Emanetin kaldırılmasına gelince, (bu da yavaş yavaş olur, şöyle ki:) Kişi
uyur (fesada bulaşma nispetinde emanet(ten bir miktarı) kalbinden alınır.
Öyle ki, emanetin yeri, rengi uçmuş bir yanık izi gibi küçük bir lekeye
döner. Kişi bir kere daha uyur, (cemaatten geri kalan da) alınır. Bu sefer geride,
senin ayağının üzerinden yuvarlanan kor taneciğinin hasıl ettiği kabarcık gibi
bir iz kalır. Bu kabarcık nasıl ki boştur, sana te'sir etmeden söner gider, (aynen
öyle de emanetten kalan iz de yaşayışa hiç bir tesir icra etmez). Böylece insanlar
alışveriş (ve günlük yaşayışlarına) gitmek üzere müşkil bir günün) sabahına
erişirler. Hemen hemen hiç kimse emaneti eda etmez (dinin istediği şekilde
yaşamaz). (Zamanla iyiler o kadar azalır ki) parmakla gösterilmeye başlanır
ve ‘Falanca yerde emin bir adam varmış’ denir. Bir kimse lehinde ‘Ne akıllı,
ne nezaketli, ne civanmert kişi’ diye medh ü sena edilir de o adamın kalbinde
hardal tanesi kadar iman bulunmaz."
*
Günümüzde bu
hadîste belirtilen durumlar yaşanıyor.. Birbirlerini hırsızlıkla ya da ihanetle
suçlayan gruplara bakınız, birbirlerinden çok fazla bir farklarının
bulunmadığını, “emanet”ten sıyrılıp çıkma alanında yarışmakta olduklarını
görürsünüz.
Mesela şu Cevheri
Güven, bir rüşvet olayını açığa çıkardığını ve kendisine de rüşvet teklif
edildiğini söylüyor, şımarık bir üslupla övünerek “Bizim fiyatımız yok, bizi
satın alamazsınız” diyor.

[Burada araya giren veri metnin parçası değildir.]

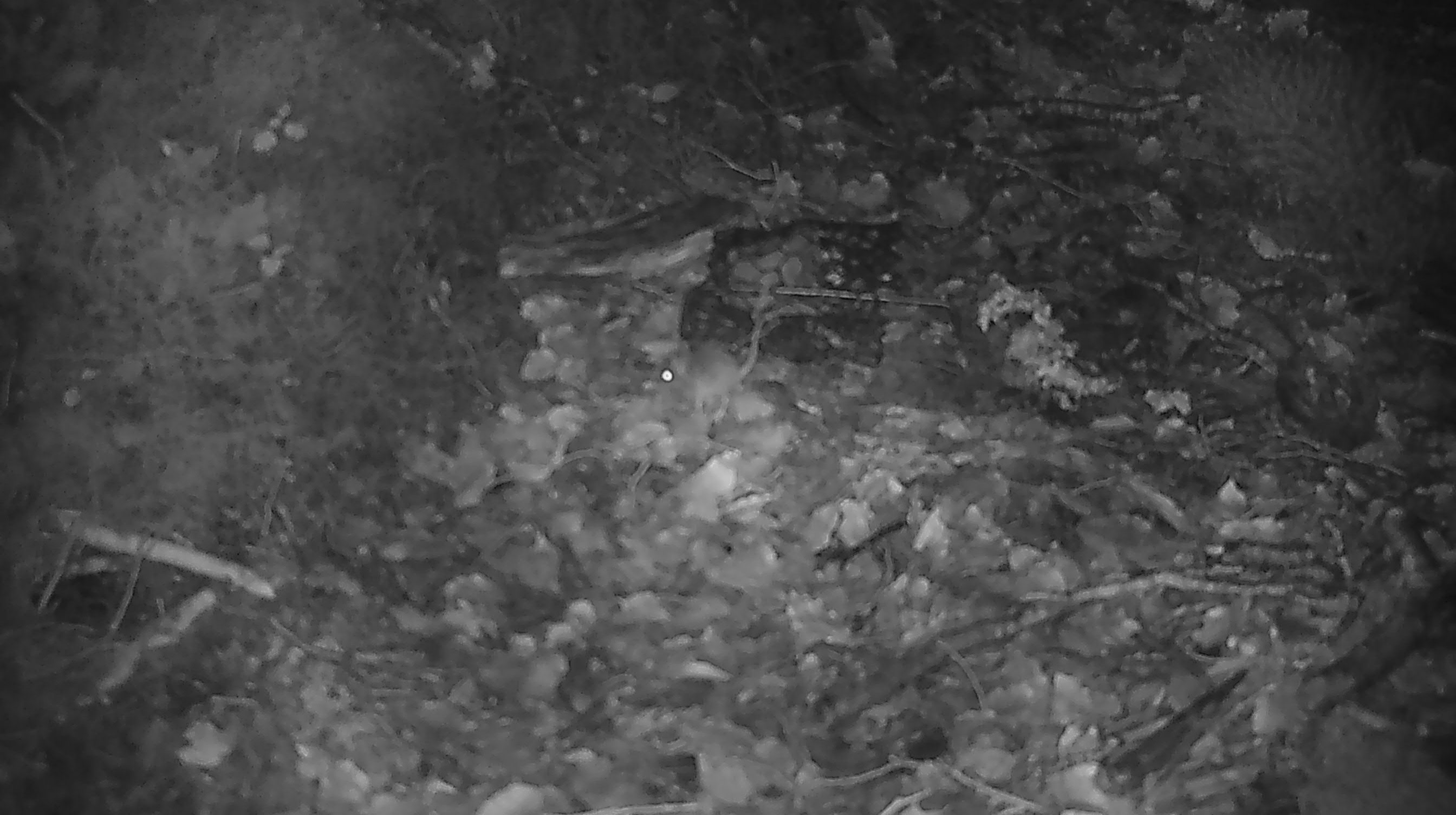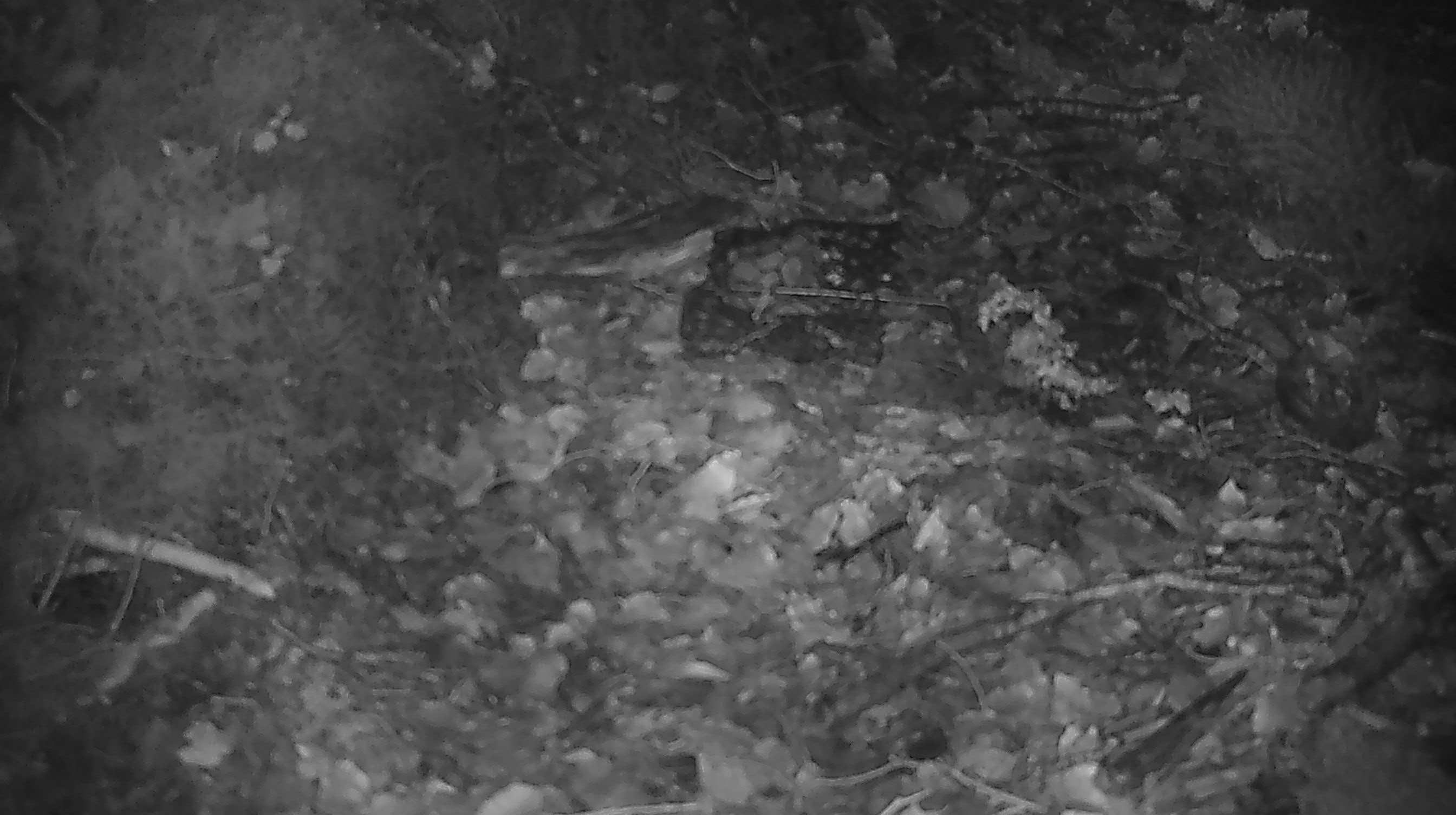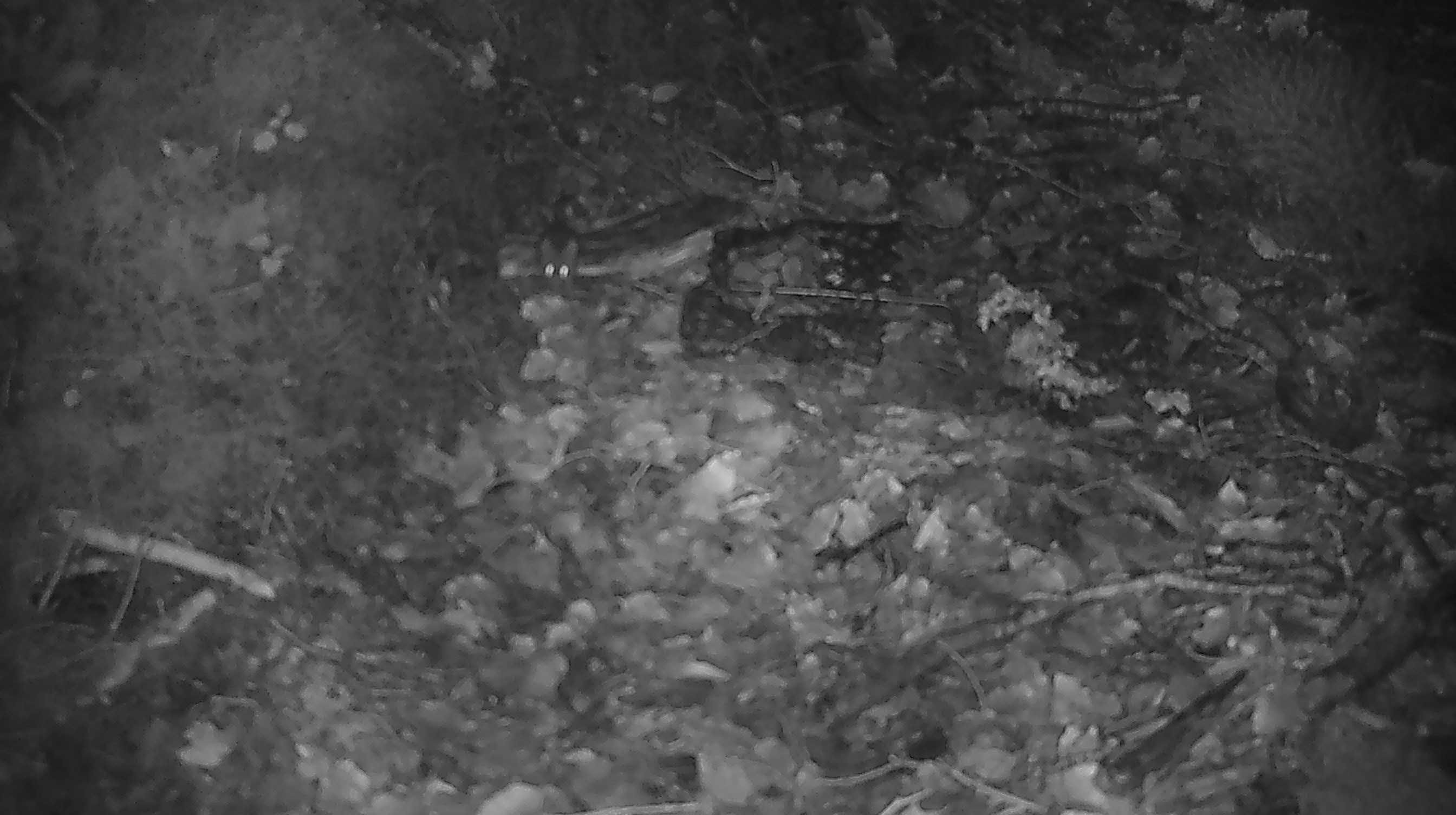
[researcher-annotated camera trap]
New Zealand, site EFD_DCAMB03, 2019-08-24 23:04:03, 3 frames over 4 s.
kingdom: Animalia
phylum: Chordata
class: Mammalia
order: Rodentia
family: Muridae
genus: Mus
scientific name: Mus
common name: mouse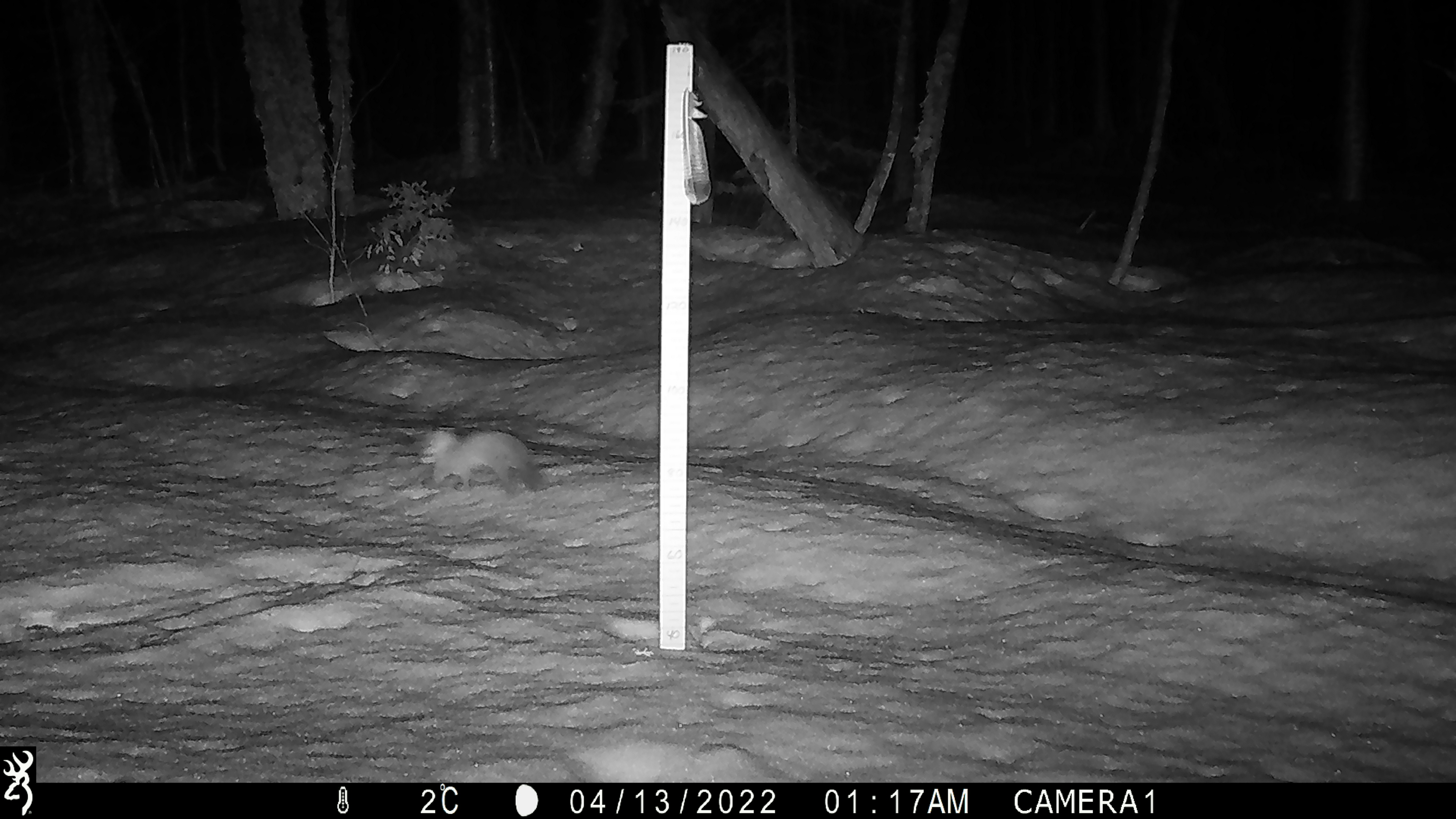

Mesele sadece senin satın alınman değil, böyle
bir pazarlığa girişip rüşvet aldığında, ardındaki Fethullahçı Takiyye Örgütü’nü
ve de ona destek vermekte olan Batılı istihbarat teşkilatlarını, gizli
servisleri “satmış” olursun..
Bunu senin yanına
bırakırlar mı?!
Senin böyle bir
pazarlığa girişebilmen için, size, sadece seni değil, FETÖ’yü ve Batılı
istihbarat teşkilatlarını da satın almaya yetecek bir meblağ ödenmesi
gerekir.
Sorun işte bu.. Borçlu
ve ekonomisi zayıf Türkiye’nin, Batılı istihbarat teşkilatlarını satın almaya,
onları buna razı etmeye yetecek parası yok.
*
Her neyse.. Biz
Prof. Canan’ı dinlemeye devam edelim:
2- Fitne
Bir Kere Çıktı mı Sonu Gelmez: … Hadislerin
beyanından anlaşıldığına göre, herhangi bir yerde, herhangi bir sebeple ne
çeşitten olursa olsun bir fitne çıktı mı artık onun açtığı yara bir daha
kapanmayacaktır. (…)
3- Giren Çıkamaz:
Birkısım
hadisler, mü'mini fitneye karşı uyarma vazifesini yapmak için, onun ölümü aratacak
kadar kötülüğünü ortaya koyarken, bir de, bir girenin bir daha çıkamayacağı yönünün
bulunduğunu belirtmektedir. (…)
4- Fitne,
Fikrî Gruplaşmadır: Bazı hadislerden Hz. Peygamber (aleyhissalâtu vesselâm)'in
ümmetin dikkatini çekmeye çalıştığı büyük fitnelerin dine zıt olan fikrî
cereyanlar sebebiyle ortaya çıkacağı anlaşılmaktadır. Burada "dine zıt"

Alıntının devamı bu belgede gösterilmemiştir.